February 16, 2013. Retrieved online February 19, 2013 from Brook Stockberger, Las Cruces Sun-News

LAS CRUCES — The collective feeling of many of those who work for or receive funding from the federal government can be summed up in one word: Ouch.

Whether it’s the military, Las Cruces Public Schools, New Mexico State University or even small business owners who count on government-backed loans, a lot of people are keeping their eyes on what the White House and Congress do or don’t do by March 1. That’s when steep federal budget cuts — known as sequestration — are set to take place if no deal is reached to delay or amend them.
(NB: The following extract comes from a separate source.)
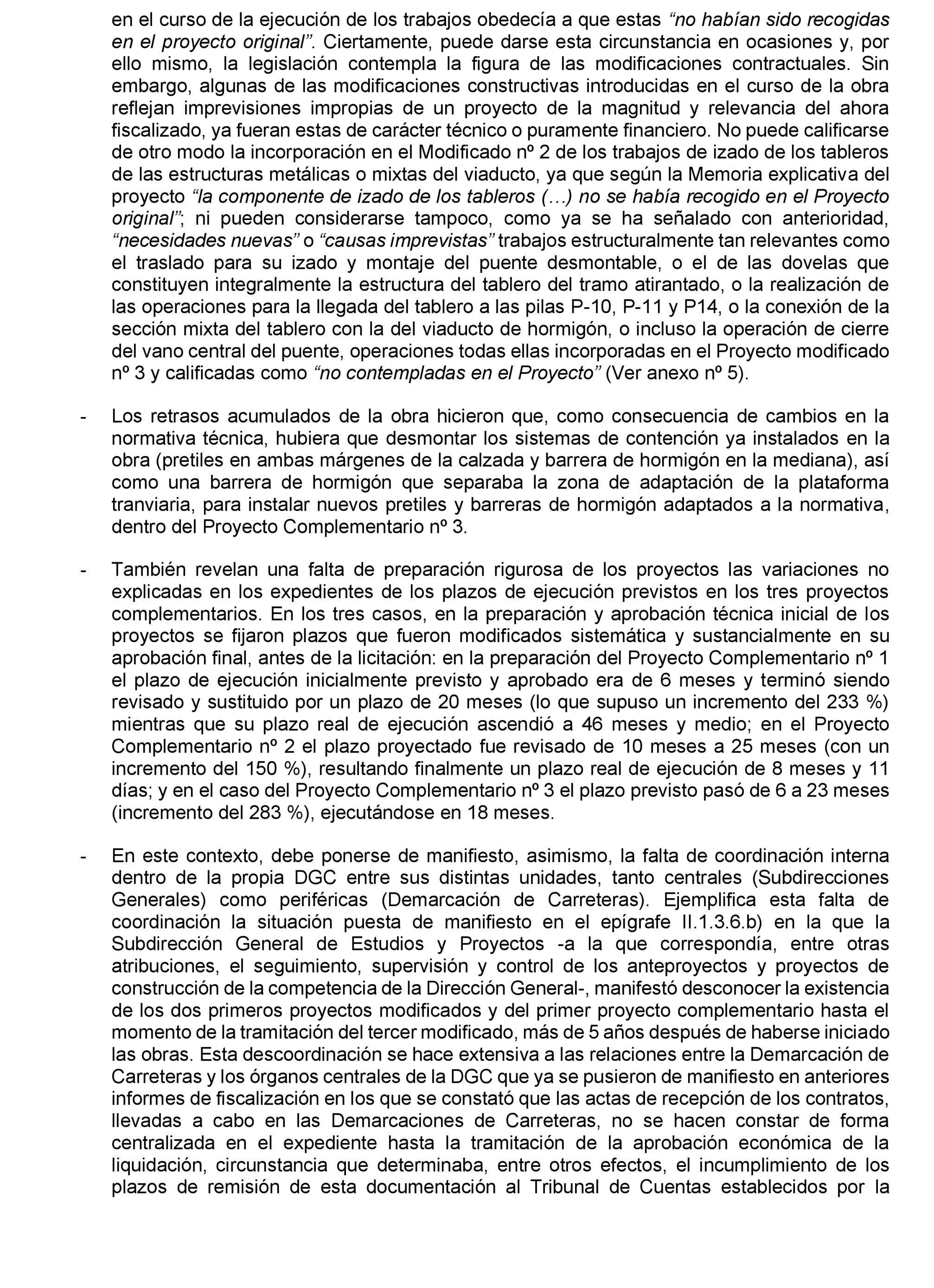 en el curso de la ejecución de los trabajos obedecía a que estas “no habían sido recogidas en el proyecto original”. Ciertamente, puede darse esta circunstancia en ocasiones y, por ello mismo, la legislación contempla la figura de las modificaciones contractuales. Sin embargo, algunas de las modificaciones constructivas introducidas en el curso de la obra reflejan imprevisiones impropias de un proyecto de la magnitud y relevancia del ahora fiscalizado, ya fueran estas de carácter técnico o puramente financiero. No puede calificarse de otro modo la incorporación en el Modificado nº 2 de los trabajos de izado de los tableros de las estructuras metálicas o mixtas del viaducto, ya que según la Memoria explicativa del proyecto “la componente de izado de los tableros (…) no se había recogido en el Proyecto original”; ni pueden considerarse tampoco, como ya se ha señalado con anterioridad, “necesidades nuevas” o “causas imprevistas” trabajos estructuralmente tan relevantes como el traslado para su izado y montaje del puente desmontable, o el de las dovelas que constituyen integralmente la estructura del tablero del tramo atirantado, o la realización de las operaciones para la llegada del tablero a las pilas P-10, P-11 y P14, o la conexión de la sección mixta del tablero con la del viaducto de hormigón, o incluso la operación de cierre del vano central del puente, operaciones todas ellas incorporadas en el Proyecto modificado nº 3 y calificadas como “no contempladas en el Proyecto” (Ver anexo nº 5).

- Los retrasos acumulados de la obra hicieron que, como consecuencia de cambios en la normativa técnica, hubiera que desmontar los sistemas de contención ya instalados en la obra (pretiles en ambas márgenes de la calzada y barrera de hormigón en la mediana), así como una barrera de hormigón que separaba la zona de adaptación de la plataforma tranviaria, para instalar nuevos pretiles y barreras de hormigón adaptados a la normativa, dentro del Proyecto Complementario nº 3.

- También revelan una falta de preparación rigurosa de los proyectos las variaciones no explicadas en los expedientes de los plazos de ejecución previstos en los tres proyectos complementarios. En los tres casos, en la preparación y aprobación técnica inicial de los proyectos se fijaron plazos que fueron modificados sistemática y sustancialmente en su aprobación final, antes de la licitación: en la preparación del Proyecto Complementario nº 1 el plazo de ejecución inicialmente previsto y aprobado era de 6 meses y terminó siendo revisado y sustituido por un plazo de 20 meses (lo que supuso un incremento del 233 %) mientras que su plazo real de ejecución ascendió a 46 meses y medio; en el Proyecto Complementario nº 2 el plazo proyectado fue revisado de 10 meses a 25 meses (con un incremento del 150 %), resultando finalmente un plazo real de ejecución de 8 meses y 11 días; y en el caso del Proyecto Complementario nº 3 el plazo previsto pasó de 6 a 23 meses (incremento del 283 %), ejecutándose en 18 meses.

- En este contexto, debe ponerse de manifiesto, asimismo, la falta de coordinación interna dentro de la propia DGC entre sus distintas unidades, tanto centrales (Subdirecciones Generales) como periféricas (Demarcación de Carreteras). Ejemplifica esta falta de coordinación la situación puesta de manifiesto en el epígrafe II.1.3.6.b) en la que la Subdirección General de Estudios y Proyectos -a la que correspondía, entre otras atribuciones, el seguimiento, supervisión y control de los anteproyectos y proyectos de construcción de la competencia de la Dirección General-, manifestó desconocer la existencia de los dos primeros proyectos modificados y del primer proyecto complementario hasta el momento de la tramitación del tercer modificado, más de 5 años después de haberse iniciado las obras. Esta descoordinación se hace extensiva a las relaciones entre la Demarcación de Carreteras y los órganos centrales de la DGC que ya se pusieron de manifiesto en anteriores informes de fiscalización en los que se constató que las actas de recepción de los contratos, llevadas a cabo en las Demarcaciones de Carreteras, no se hacen constar de forma centralizada en el expediente hasta la tramitación de la aprobación económica de la liquidación, circunstancia que determinaba, entre otros efectos, el incumplimiento de los plazos de remisión de esta documentación al Tribunal de Cuentas establecidos por la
NMSU could see a cut of as much as $13 million; LCPS could see a step back in federal funding of about $2 million; the city of Las Cruces could potentially lose $1 million or more.

Those are estimates based on federal funding levels and the proposed cuts. Still, no one knows for sure what the hit would be, or if the cuts even take place.

“It is not possible to know until the various federal agencies decide exactly how they are going to implement the cuts,” said Jim Peach, economist at NMSU.

Non-defense discretionary spending is scheduled to be cut 8.2 percent, Peach’s colleague at NMSU, Chris Erickson. But exactly how that impacts specific institutions is difficult to predict.

“It is very hard to put a dollar figure on the impact of sequestration,” Erickson said. “We are already seeing the effects to some extent as federal agencies have been husbanding their funds in anticipation of sequestration.”


“We do know that non-defense discretionary spending is scheduled to be cut 8.2 percent, which includes research funding as well as funding for financial aid,” Erickson said. “But you just can’t say that this means that NMSU’s federal funding will be cut 8.2 percent. Research funding, for example, is allocated through a competitive process, and NMSU researchers may do better or worse than average.

“Financial aid funding follows the student, and NMSU students tend to be lower income so qualify for more,” he said.

As of the last fiscal year, NMSU’s expenditure budget for the entire system was $677 million. Minerva Baumann, director of media relations, said the school received about $163 million from the federal government. That means, if NMSU does experience an 8.2 percent cut, there would be about $13 million less coming into the university, which, by comparison, is a little bit less than the school’s athletics budget of about $16 million.


“A tighter federal budget is likely to reduce growth rates of employment and income in Las Cruces and throughout New Mexico,” Peach said. “In turn, sectors such as the local housing market and retail trade could be in for some trouble as well.”